Meagann Boggs, the 6-year-old daughter of Boston Red Sox third baseman Wade Boggs, had it figured right. When filling out her 1985 All-Star ballot, she punched out both the name of her father and that of his good friend, fellow lefthanded batter and occasional houseguest, Kansas City's George Brett, as her selection for the American League's starting third baseman. "You can't do that, dear. They won't count your ballot if you vote for two," said Boggs's wife, Debbie.
"But I love Daddy and I love George. I can't vote for just one," said Meagann.
Apparently neither could American League All-Star manager Sparky Anderson. Though Brett beat Boggs by nearly a million votes, Anderson named Boggs to the team and later said of his two third basemen, "It's a shame they can't both play at once." Well, last Friday, Saturday and Sunday, Brett and Boggs were at least on the field at the same time as Kansas City played host to Boston in a three-game series featuring a mano a mano batting showdown. Boggs (eight for 15) overtook Brett (two for 12), the man he unabashedly calls Idol, and moved into first place in the three-way race for the AL batting crown among Boggs (.354), Yankee centerfielder Rickey Henderson (.349), and Brett (.347).
Though both claim respect for Henderson, Brett and Boggs—friends since the day three years ago when Boggs, a rookie, introduced himself to Brett, already a two-time batting champion, "My name's Wade Boggs and you're my idol. Would you mind if I have my picture taken with you?"—seem eager for some friendly competition.

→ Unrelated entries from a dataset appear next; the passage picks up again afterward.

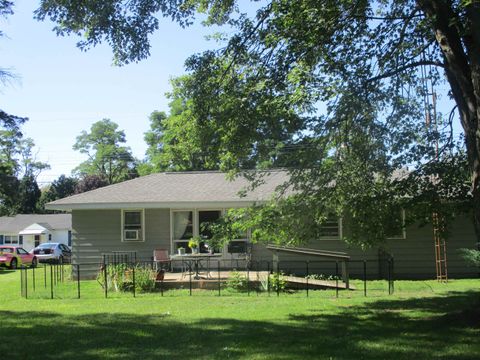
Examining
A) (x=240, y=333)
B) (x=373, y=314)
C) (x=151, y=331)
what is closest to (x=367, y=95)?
(x=373, y=314)

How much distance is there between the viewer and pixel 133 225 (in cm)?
1891

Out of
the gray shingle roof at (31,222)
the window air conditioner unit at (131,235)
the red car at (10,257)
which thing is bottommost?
the red car at (10,257)

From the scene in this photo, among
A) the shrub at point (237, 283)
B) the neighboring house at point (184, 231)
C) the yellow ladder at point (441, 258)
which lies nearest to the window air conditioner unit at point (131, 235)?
the neighboring house at point (184, 231)

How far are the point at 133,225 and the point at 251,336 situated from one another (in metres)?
11.7

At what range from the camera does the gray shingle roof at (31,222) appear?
174 ft

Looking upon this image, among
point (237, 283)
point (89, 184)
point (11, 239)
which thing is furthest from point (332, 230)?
point (89, 184)

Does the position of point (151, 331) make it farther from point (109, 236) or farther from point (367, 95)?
point (109, 236)

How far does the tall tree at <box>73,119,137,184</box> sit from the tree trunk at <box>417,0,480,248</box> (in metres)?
65.4

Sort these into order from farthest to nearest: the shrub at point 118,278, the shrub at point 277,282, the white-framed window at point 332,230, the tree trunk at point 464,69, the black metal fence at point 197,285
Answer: the white-framed window at point 332,230 < the shrub at point 118,278 < the shrub at point 277,282 < the black metal fence at point 197,285 < the tree trunk at point 464,69

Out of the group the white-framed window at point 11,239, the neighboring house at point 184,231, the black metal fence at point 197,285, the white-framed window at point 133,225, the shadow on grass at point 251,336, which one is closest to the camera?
the shadow on grass at point 251,336

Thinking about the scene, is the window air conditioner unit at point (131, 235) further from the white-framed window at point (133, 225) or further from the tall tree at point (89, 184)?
the tall tree at point (89, 184)

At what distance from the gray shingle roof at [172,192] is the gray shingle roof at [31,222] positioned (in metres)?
35.0

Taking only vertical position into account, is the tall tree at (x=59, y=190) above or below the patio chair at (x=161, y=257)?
above

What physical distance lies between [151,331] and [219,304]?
3.12 meters
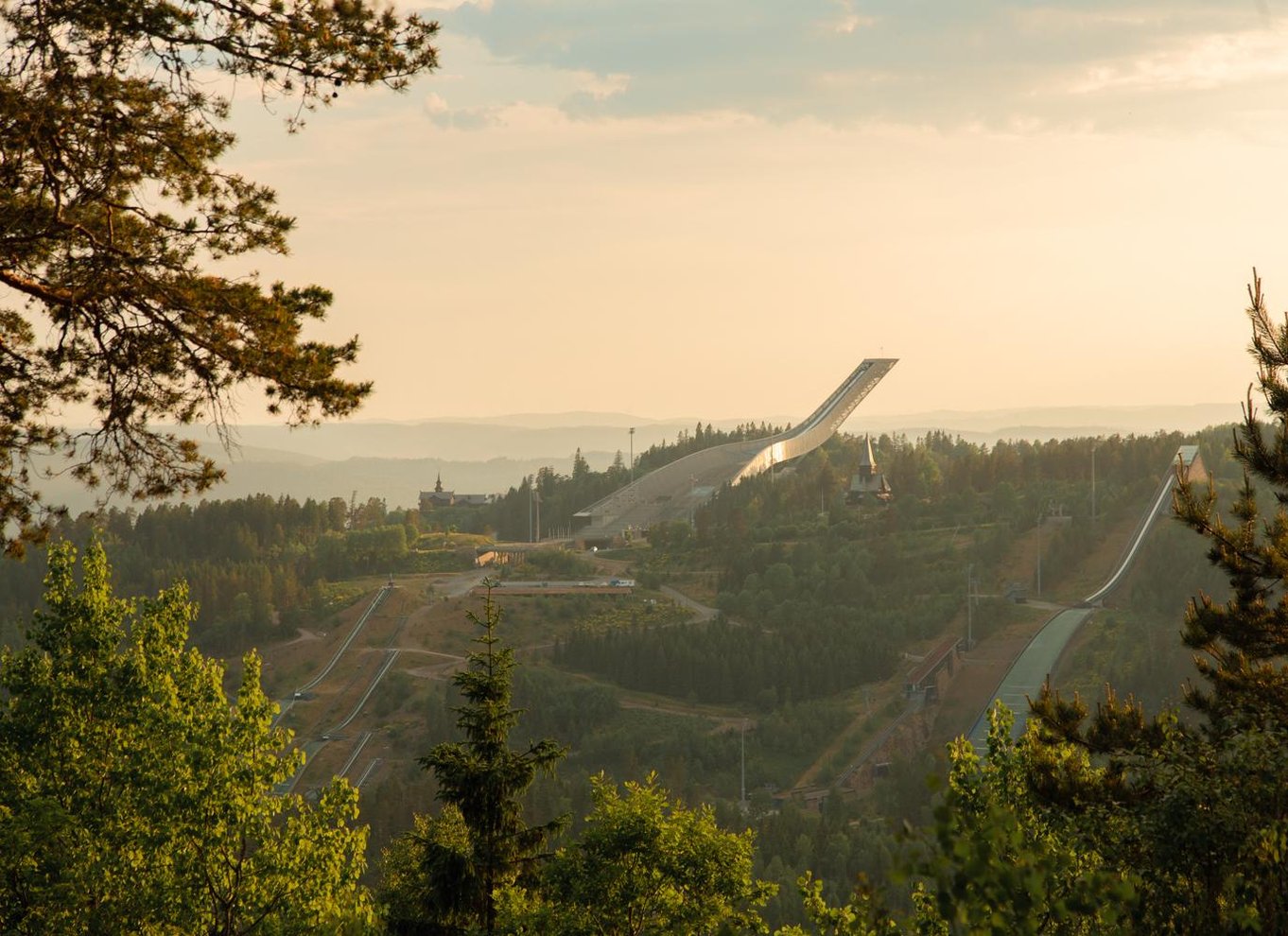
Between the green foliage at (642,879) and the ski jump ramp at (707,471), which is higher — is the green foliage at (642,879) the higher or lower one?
the lower one

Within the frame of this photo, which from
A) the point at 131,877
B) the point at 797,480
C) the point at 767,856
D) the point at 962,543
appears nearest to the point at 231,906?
the point at 131,877

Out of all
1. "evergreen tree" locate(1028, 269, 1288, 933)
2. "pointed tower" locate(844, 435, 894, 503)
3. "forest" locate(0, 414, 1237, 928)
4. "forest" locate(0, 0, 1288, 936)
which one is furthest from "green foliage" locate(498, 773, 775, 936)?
"pointed tower" locate(844, 435, 894, 503)

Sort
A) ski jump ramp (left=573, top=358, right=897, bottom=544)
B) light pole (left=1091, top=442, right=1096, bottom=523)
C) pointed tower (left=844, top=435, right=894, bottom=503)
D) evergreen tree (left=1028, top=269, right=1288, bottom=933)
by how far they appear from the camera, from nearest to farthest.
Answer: evergreen tree (left=1028, top=269, right=1288, bottom=933) → light pole (left=1091, top=442, right=1096, bottom=523) → pointed tower (left=844, top=435, right=894, bottom=503) → ski jump ramp (left=573, top=358, right=897, bottom=544)

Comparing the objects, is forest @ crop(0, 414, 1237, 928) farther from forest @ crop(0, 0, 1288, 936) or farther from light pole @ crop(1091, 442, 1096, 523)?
forest @ crop(0, 0, 1288, 936)

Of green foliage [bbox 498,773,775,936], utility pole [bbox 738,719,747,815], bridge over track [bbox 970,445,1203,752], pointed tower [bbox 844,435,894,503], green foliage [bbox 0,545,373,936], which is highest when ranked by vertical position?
pointed tower [bbox 844,435,894,503]

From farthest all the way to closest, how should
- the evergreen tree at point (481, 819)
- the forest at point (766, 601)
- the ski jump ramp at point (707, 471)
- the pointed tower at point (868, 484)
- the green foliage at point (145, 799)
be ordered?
the ski jump ramp at point (707, 471) → the pointed tower at point (868, 484) → the forest at point (766, 601) → the evergreen tree at point (481, 819) → the green foliage at point (145, 799)

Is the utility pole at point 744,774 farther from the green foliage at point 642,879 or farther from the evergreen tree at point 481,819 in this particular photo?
the evergreen tree at point 481,819

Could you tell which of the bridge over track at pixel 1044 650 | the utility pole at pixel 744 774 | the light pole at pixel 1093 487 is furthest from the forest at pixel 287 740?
the light pole at pixel 1093 487
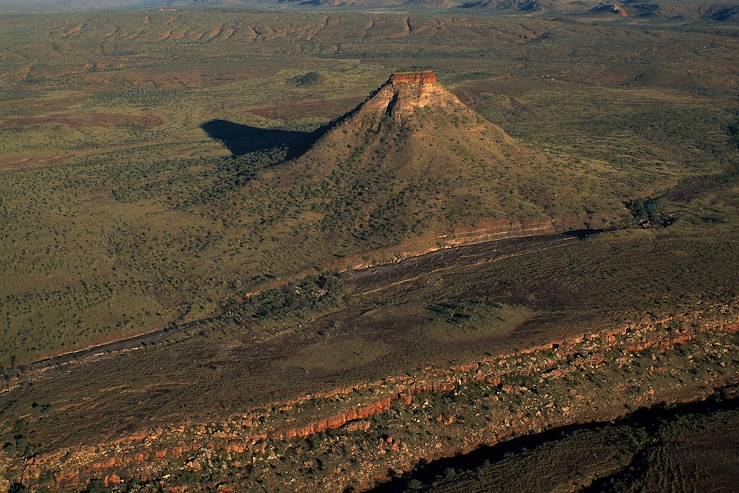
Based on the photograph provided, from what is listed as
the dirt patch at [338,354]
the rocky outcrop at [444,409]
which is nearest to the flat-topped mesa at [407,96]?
the dirt patch at [338,354]

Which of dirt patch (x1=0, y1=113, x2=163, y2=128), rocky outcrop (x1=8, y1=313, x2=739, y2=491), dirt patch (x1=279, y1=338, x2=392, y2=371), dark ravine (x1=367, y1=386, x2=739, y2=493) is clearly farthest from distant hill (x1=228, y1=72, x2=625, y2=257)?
dirt patch (x1=0, y1=113, x2=163, y2=128)

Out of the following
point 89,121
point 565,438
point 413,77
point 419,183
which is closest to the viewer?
point 565,438

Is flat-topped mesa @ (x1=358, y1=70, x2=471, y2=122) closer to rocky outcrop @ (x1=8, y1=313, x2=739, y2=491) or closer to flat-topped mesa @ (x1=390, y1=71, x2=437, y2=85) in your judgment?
flat-topped mesa @ (x1=390, y1=71, x2=437, y2=85)

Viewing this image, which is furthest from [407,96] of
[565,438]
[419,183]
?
[565,438]

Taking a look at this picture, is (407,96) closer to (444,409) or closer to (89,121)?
(444,409)

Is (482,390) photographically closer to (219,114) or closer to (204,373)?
(204,373)

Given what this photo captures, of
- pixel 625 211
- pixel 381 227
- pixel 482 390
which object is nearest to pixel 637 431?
pixel 482 390

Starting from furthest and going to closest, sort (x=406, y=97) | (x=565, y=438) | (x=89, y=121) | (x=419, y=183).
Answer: (x=89, y=121) < (x=406, y=97) < (x=419, y=183) < (x=565, y=438)

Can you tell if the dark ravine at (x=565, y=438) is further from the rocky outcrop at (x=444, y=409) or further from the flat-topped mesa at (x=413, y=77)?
the flat-topped mesa at (x=413, y=77)
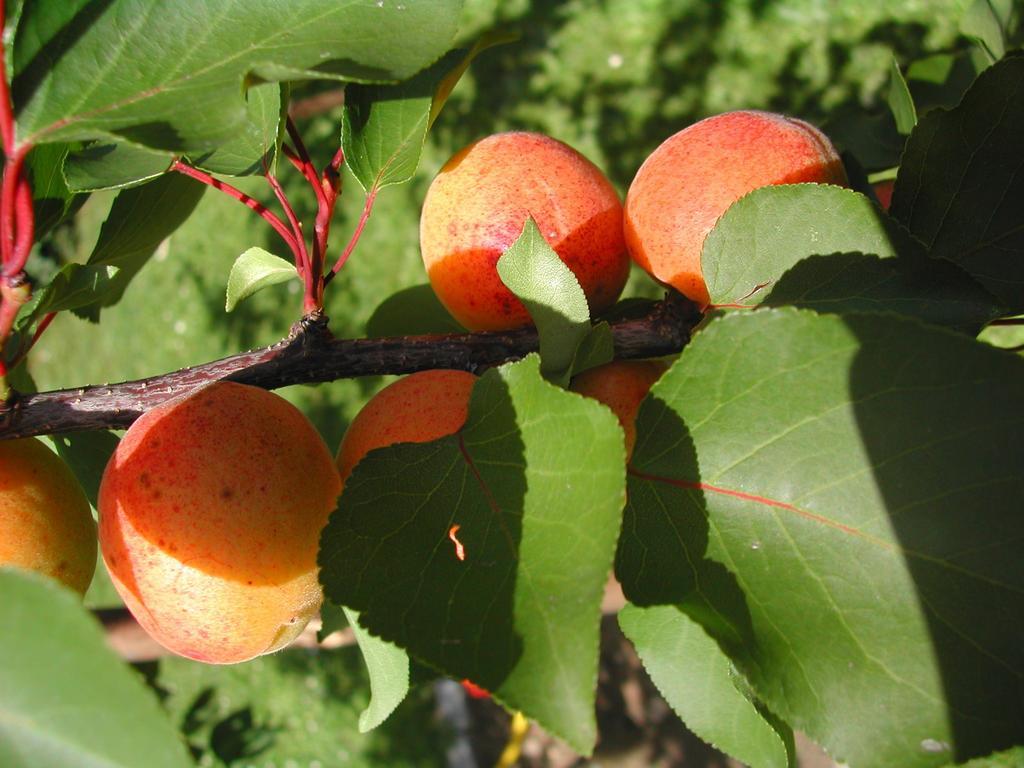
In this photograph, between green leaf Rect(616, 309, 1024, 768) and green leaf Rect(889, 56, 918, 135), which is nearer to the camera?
green leaf Rect(616, 309, 1024, 768)

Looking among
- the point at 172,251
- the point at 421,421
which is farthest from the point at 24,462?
the point at 172,251

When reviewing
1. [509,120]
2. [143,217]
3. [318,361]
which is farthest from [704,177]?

"I hope it comes down to us," Boggs was saying last week. "Naw, it wouldn't threaten the friendship."
"I don't think I could beat Wade if it got close [at the end]," says Brett. "He can get two or three hits a day for a week. I can't do that the way Wade can."
While the batting title was the most obvious prize Brett and Boggs were striving for, they were also using their bats to crunch out some other impressive numbers. At week's end, Boggs led the AL in hits (145), in multihit games (42), was third in on-base percentage (.443), third in doubles (30) and led Boston in hitting with men in scoring position (.400). He had also hit safely in 35 of his last 37 games (including this season's major league high of 28 straight, the third-longest streak in Sox history).
Meanwhile, despite a poor series against Boston, Brett was leading the AL in slugging percentage (.566) and was second in on-base percentage (.450). He was the AL's Player of the Month for July; he hit .432, and on the last day of the month got the 1,900th hit of his career.
Brett, whose .390 in 1980 was the major leagues' highest average in 40 years, is, at 32, the heir to Rod Carew as the league's preeminent hitter. Boggs, whose career batting average is .346, at 27 is Brett's heir apparent. Yet their rivalry is one without jealousy. When Brett treated Boggs to lunch Friday at Nabil's, a restaurant in Kansas City's chic Country Club Plaza, the conversation focused on Boggs's new home in Tampa and the golf they plan to play when Brett visits Boggs in January. (The competition will be close there, too, since both shoot in the mid-80s.) "We just like to horse around like buddies," says Brett.
"We talk about anything but baseball," says Boggs.
But they will talk freely, even admiringly, about each other's hitting. "We swing a lot alike," says Boggs, "same rhythm, weight shift, head down. The main difference is that George lets go of the bat with his top hand and gets a little more extension on his swing. I don't. George has the ideal swing." That extension, and the resultant extra power it provides, is perhaps the main reason that the image persists of Brett as the power hitter and Boggs as a Punch-and-Judy, singles-and-doubles guy, albeit a Judy who can punch your lights out. Their home run and RBI totals (Brett has 15 and 67, while Boggs has four and 44) seem to support that view. But here Brett springs to Boggs's defense.
"He plays pepper with that wall in Fenway," says Brett. "He bats second, so his basic program is to set the table for Jim Rice and Tony Armas, who hit behind him. I bat third. I'm supposed to drive in runs."
Like many good friends, Boggs and Brett make fun of one another's foibles, even during games. "Sometimes, if one of us takes a bad swing, the other will give him a look, like this," says Boggs, going into a kind of crooked, cynical grin. There was just such an incident before Friday's game. As thousands of camera-toting fans ringed the field for the Royals' Photo Day, Brett sauntered out of the dugout and lounged on the back of the golf cart that would drive him out to a cluster of fans in centerfield. Boggs, standing nearby to do a TV interview, saw Brett lying on the cart looking like a Turkish pasha reclining on his litter. Boggs couldn't let that slide. He shot Brett a look of mock disgust that said, "Oh, will you please give me a break with this superstar pose." To which an amused Brett responded with a saucer-eyed look of "Who, me?" that seemed to say, "Is there any other way to travel?"
Indeed, like the best of friends, they spoke to each other without opening their mouths.